__Short task__: Repeat every entry word for word, skipping the pictures.

__Data records__:
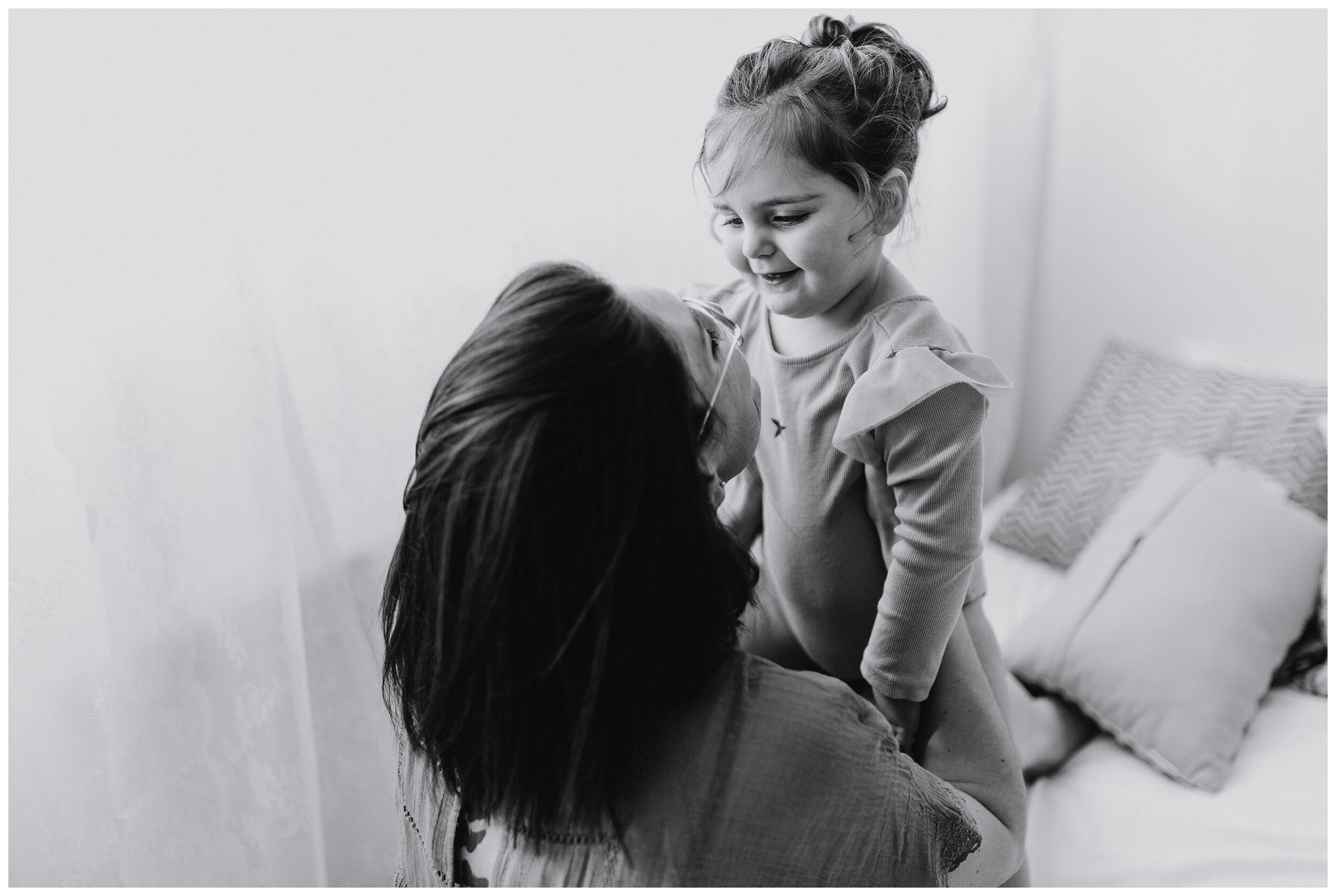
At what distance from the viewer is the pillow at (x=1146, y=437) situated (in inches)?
65.6

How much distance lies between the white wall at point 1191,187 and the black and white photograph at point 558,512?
37 cm

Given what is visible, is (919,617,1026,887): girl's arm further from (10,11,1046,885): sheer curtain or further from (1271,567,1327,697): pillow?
(1271,567,1327,697): pillow

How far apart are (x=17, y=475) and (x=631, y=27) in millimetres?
794

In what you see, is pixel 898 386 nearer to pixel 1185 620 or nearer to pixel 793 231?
pixel 793 231

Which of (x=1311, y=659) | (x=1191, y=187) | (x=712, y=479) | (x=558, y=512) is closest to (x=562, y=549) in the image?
(x=558, y=512)

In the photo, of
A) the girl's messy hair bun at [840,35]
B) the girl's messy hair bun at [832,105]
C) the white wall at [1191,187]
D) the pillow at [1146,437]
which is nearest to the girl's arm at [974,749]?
the girl's messy hair bun at [832,105]

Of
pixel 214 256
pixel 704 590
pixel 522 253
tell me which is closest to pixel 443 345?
pixel 522 253

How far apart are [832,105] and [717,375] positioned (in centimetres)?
29

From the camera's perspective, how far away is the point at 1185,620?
1.43 meters

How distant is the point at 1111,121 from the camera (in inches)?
77.1

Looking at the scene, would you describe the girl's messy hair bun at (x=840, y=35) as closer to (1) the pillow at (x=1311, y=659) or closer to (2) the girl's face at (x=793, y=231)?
(2) the girl's face at (x=793, y=231)

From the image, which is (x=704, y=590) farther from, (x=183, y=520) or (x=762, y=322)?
(x=183, y=520)

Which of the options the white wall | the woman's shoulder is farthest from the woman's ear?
the white wall

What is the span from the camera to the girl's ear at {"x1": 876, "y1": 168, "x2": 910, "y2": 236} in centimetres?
89
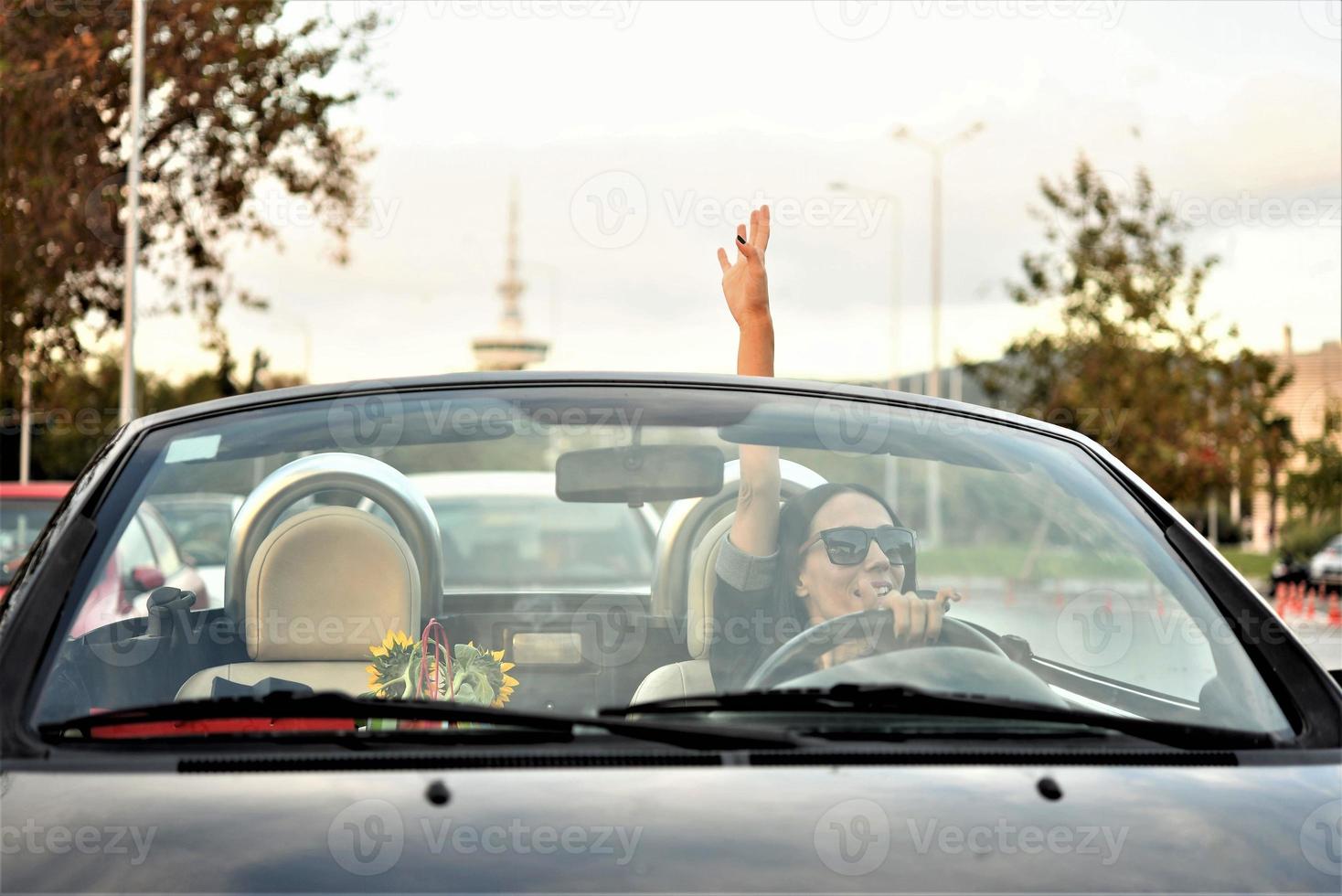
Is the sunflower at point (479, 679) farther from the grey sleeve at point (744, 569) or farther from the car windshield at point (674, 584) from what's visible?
the grey sleeve at point (744, 569)

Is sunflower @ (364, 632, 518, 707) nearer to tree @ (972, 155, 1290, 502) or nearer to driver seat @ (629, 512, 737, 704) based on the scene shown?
driver seat @ (629, 512, 737, 704)

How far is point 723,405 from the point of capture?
2.61 m

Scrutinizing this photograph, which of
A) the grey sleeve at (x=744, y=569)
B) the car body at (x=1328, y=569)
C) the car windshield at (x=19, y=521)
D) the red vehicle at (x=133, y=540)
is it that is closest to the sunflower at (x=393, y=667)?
the grey sleeve at (x=744, y=569)

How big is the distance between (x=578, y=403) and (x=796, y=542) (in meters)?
0.65

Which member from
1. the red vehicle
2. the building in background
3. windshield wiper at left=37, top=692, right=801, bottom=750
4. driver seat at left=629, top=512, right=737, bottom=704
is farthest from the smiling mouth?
the building in background

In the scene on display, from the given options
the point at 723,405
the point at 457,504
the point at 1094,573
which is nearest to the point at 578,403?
the point at 723,405

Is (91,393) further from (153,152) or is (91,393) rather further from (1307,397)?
(1307,397)

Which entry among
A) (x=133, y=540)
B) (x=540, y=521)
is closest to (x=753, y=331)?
(x=133, y=540)

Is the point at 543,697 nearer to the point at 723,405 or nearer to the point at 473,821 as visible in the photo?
the point at 723,405

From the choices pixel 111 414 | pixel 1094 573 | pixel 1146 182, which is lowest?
pixel 1094 573

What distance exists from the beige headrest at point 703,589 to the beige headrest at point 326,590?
0.55 meters

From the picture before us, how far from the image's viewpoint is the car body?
2845 cm

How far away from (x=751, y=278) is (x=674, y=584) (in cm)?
76

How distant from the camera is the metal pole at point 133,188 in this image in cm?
1756
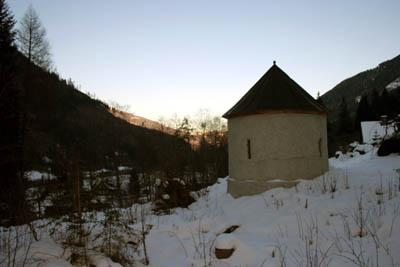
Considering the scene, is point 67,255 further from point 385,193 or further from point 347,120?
point 347,120

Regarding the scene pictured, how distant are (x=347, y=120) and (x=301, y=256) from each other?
50015 mm

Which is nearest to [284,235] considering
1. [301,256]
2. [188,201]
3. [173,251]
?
[301,256]

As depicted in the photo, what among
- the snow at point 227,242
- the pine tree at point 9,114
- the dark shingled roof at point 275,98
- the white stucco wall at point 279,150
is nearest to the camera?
the snow at point 227,242

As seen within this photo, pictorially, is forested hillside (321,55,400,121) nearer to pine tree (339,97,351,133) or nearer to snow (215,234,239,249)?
pine tree (339,97,351,133)

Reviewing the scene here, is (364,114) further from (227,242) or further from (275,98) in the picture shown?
(227,242)

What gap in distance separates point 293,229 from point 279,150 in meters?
3.85

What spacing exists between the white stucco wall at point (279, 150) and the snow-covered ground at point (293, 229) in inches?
19.1

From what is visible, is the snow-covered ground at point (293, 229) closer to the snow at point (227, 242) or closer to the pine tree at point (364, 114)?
the snow at point (227, 242)

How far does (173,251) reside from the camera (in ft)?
19.0

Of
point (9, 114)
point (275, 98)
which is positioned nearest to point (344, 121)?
point (275, 98)

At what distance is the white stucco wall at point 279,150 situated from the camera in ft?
31.8

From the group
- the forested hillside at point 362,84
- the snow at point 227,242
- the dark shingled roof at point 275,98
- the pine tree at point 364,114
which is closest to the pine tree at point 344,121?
the pine tree at point 364,114

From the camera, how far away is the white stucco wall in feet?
31.8

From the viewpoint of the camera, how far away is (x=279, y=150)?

__Written reply__:
At what distance from the viewer is the pillow at (x=1146, y=437) situated (in inches)?
65.6

How much distance lies between the white wall at point 1191,187 and the black and white photograph at point 558,512?
37 cm

Given what is visible, is (919,617,1026,887): girl's arm further from (10,11,1046,885): sheer curtain or further from (1271,567,1327,697): pillow?
(1271,567,1327,697): pillow

How far apart are (x=17, y=475) and (x=631, y=27) in millimetres?
794

In what you see, is pixel 898 386 nearer to pixel 1185 620 or nearer to pixel 793 231?
pixel 793 231

Which of (x=1311, y=659) | (x=1191, y=187) | (x=712, y=479) | (x=558, y=512) is closest to (x=562, y=549) in the image?
(x=558, y=512)

In the photo, of
A) the girl's messy hair bun at [840,35]
B) the girl's messy hair bun at [832,105]
C) the white wall at [1191,187]
D) the pillow at [1146,437]
which is nearest to the girl's arm at [974,749]?
the girl's messy hair bun at [832,105]

Of
pixel 214 256
pixel 704 590
pixel 522 253
tell me which is closest to pixel 443 345?
pixel 522 253

How far apart are [832,105] and [717,375] positioned (in centimetres)?
29

From the camera's perspective, how far away is the point at 1185,620?
1.43 meters

How distant is the point at 1111,121 from the camera (in inches)?
77.1

Looking at the scene, would you describe the girl's messy hair bun at (x=840, y=35) as closer to (1) the pillow at (x=1311, y=659) or closer to (2) the girl's face at (x=793, y=231)?
(2) the girl's face at (x=793, y=231)

From the image, which is (x=704, y=590) farther from, (x=183, y=520) or (x=762, y=322)?
(x=183, y=520)

Which of the options the white wall | the woman's shoulder is farthest from the woman's ear?
the white wall

What is the span from the camera to the girl's ear at {"x1": 876, "y1": 168, "x2": 910, "y2": 236} in centimetres?
89
Is the sunflower at point (479, 679) farther from the grey sleeve at point (744, 569) or farther from the car windshield at point (674, 584) from what's visible?
the grey sleeve at point (744, 569)

Is sunflower @ (364, 632, 518, 707) nearer to tree @ (972, 155, 1290, 502) or nearer to driver seat @ (629, 512, 737, 704) based on the scene shown?
driver seat @ (629, 512, 737, 704)

How far is point 723,405 from the point of capture?
2.61 m

Scrutinizing this photograph, which of
A) the grey sleeve at (x=744, y=569)
B) the car body at (x=1328, y=569)
C) the car windshield at (x=19, y=521)
D) the red vehicle at (x=133, y=540)
is it that is closest to the sunflower at (x=393, y=667)?
the grey sleeve at (x=744, y=569)

How big is the distance between (x=578, y=403) and (x=796, y=542) (in meters)?
0.65

Which member from
1. the red vehicle
2. the building in background
3. windshield wiper at left=37, top=692, right=801, bottom=750
4. driver seat at left=629, top=512, right=737, bottom=704
is farthest from the smiling mouth?
the building in background

In the scene on display, from the given options
the point at 723,405
the point at 457,504
the point at 1094,573
which is nearest to the point at 578,403?
the point at 723,405

Is (91,393) further from (153,152) or is (91,393) rather further from (1307,397)?
(1307,397)

Which entry among
A) (x=133, y=540)
B) (x=540, y=521)
is closest to (x=753, y=331)?
(x=133, y=540)

Is the point at 543,697 nearer to the point at 723,405 or nearer to the point at 473,821 as visible in the photo?
the point at 723,405

From the choices pixel 111 414 | pixel 1094 573 | pixel 1146 182, which is lowest?
pixel 1094 573

What distance exists from the beige headrest at point 703,589 to the beige headrest at point 326,590?
0.55 meters

From the picture before us, how far from the image's viewpoint is the car body?
2845 cm

How far away from (x=751, y=278) is (x=674, y=584) (in cm)?
76

How distant from the camera is the metal pole at point 133,188 in this image in cm?
1756
Considering the scene, is point 67,255 further from point 385,193 or further from point 347,120?
point 347,120

Regarding the scene pictured, how distant are (x=347, y=120) and (x=301, y=256) from each other?
50015 mm

Which is nearest to [284,235] considering
1. [301,256]
2. [188,201]
3. [173,251]
?
[301,256]

As depicted in the photo, what among
- the snow at point 227,242
- the pine tree at point 9,114
- the dark shingled roof at point 275,98
- the white stucco wall at point 279,150
is nearest to the camera?
the snow at point 227,242

As seen within this photo, pictorially, is forested hillside (321,55,400,121) nearer to pine tree (339,97,351,133) or nearer to snow (215,234,239,249)?
pine tree (339,97,351,133)

Reviewing the scene here, is (364,114) further from (227,242) or further from (275,98) in the picture shown?
(227,242)

What gap in distance separates point 293,229 from point 279,150 in meters?
3.85

What spacing exists between the white stucco wall at point (279, 150) and the snow-covered ground at point (293, 229) in inches?
19.1

From what is visible, is the snow-covered ground at point (293, 229) closer to the snow at point (227, 242) or closer to the pine tree at point (364, 114)?
the snow at point (227, 242)

How far does (173,251) reside from the camera (in ft)?
19.0

Of
point (9, 114)
point (275, 98)
which is positioned nearest to point (344, 121)?
point (275, 98)

At what distance is the white stucco wall at point 279,150 situated from the camera in ft?
31.8

From the group
- the forested hillside at point 362,84
- the snow at point 227,242
- the dark shingled roof at point 275,98
- the pine tree at point 364,114
which is closest to the pine tree at point 344,121?
the pine tree at point 364,114

From the camera, how far away is the white stucco wall in feet?
31.8

From the viewpoint of the camera, how far away is (x=279, y=150)?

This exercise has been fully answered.